If you want them super light and fluffy you can discard the yolk, whip the whites until they form peaks and then fold them in with all the other ingredients at the last minute. It's a bit more of a faff and you're missing out on precious nutrients from the yolk, but they are lighter than air and absolutely delicious!
2 —
Smashed Avo
Australia has a very well established café culture, and I think it's safe to say that the influx of Aussie baristas and brunch spots popping up in the UK has attributed to the rise of "Smashed Avo and a poached egg" on our social feeds.
We also have a wonderful melting pot of cultures that have led to a combination of Turkish, Lebanese, Italian and English "Sunday Brunches" that I guess would have once been described as fusion but that are now uniquely Aussie. If you've ever been to Grainger’s you'll know exactly what I mean, eggs any style with a lot of flatbread, sumac, dukkha, tapenade, sun blush tomatoes and basil, YUM! This version of a classic is a nod to my roots, perfect with a mimosa or two!
3 —
Grain Free Granola
When I began to eliminate grains from my diet that also meant my beloved home made granola needed an overhaul. I experimented with simply subbing oats with Quinoa or teff flakes but couldn't get the same delicious clumping, and it took a while to get the right temperatures throughout.

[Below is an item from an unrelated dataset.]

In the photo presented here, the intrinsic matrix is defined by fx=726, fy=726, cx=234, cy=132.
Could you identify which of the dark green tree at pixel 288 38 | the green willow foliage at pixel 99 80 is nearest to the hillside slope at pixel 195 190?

A lot of recipes call for "a mixture of nuts" but I'd always end up picking the pecans out and having a handful of them (and any granola stuck to it) as a snack on the go, so now I make sure it's always the right ration of pecans and walnuts to seeds. I batch cook this in large amounts as it keeps amazingly well in the freezer, and its great for travelling to remote locations/camping so you know you'll have something delicious and nutritious even if the only food available is chip butty’s or scones!
This granola is delicious on top of a yogurt of your choice, add some chocolate nut butter if you're feeling really decedent, or if you're after a more wholesome breakfast served with some orange juice over it is ridiculously tasty. I actually discovered that on some trip or another when there was no dairy free alternative and I thought, why not try Tropicana? A nutritionist friend of mine saw me doing it once on a retreat and said she calls that a "smoothie bowl" where you add all the ingredients you'd otherwise blend, so there you go, you heard it here first...
4 —
Green Eggs
This is a take on one of my all-time favorite Aussie Brunches. The combination of eggs with salty feta, robust garlicy greens and fresh basil pesto is a staple in our house and my boyfriend's absolute favorite dish I cook. It's so simple and yet yields a hell of a punchy flavor combo.
Can be served with baby new potatoes if you need to get more carbs in, and if you're inclined to add meat Dr Seuss suggests adding ham, I guess that could work... Nice on a boat or in a moat!
5 —
Loaded Porridge
Another retreat must have - if you've spent all morning doing yoga nothing quite nourishes and revitalizes like a big bowl of porridge with generous helpings of nuts, seeds and fruit.
Stewed apple and pears are the most delicious autumnal treats but you can use the summer berry topping from the pancake recipe, bananas, or anything else that takes your fancy. My favorite pseudo-grain to use is amaranth, but you can use oats, teff and quinoa flakes which are great grain free substitutes are readily available from any health food store.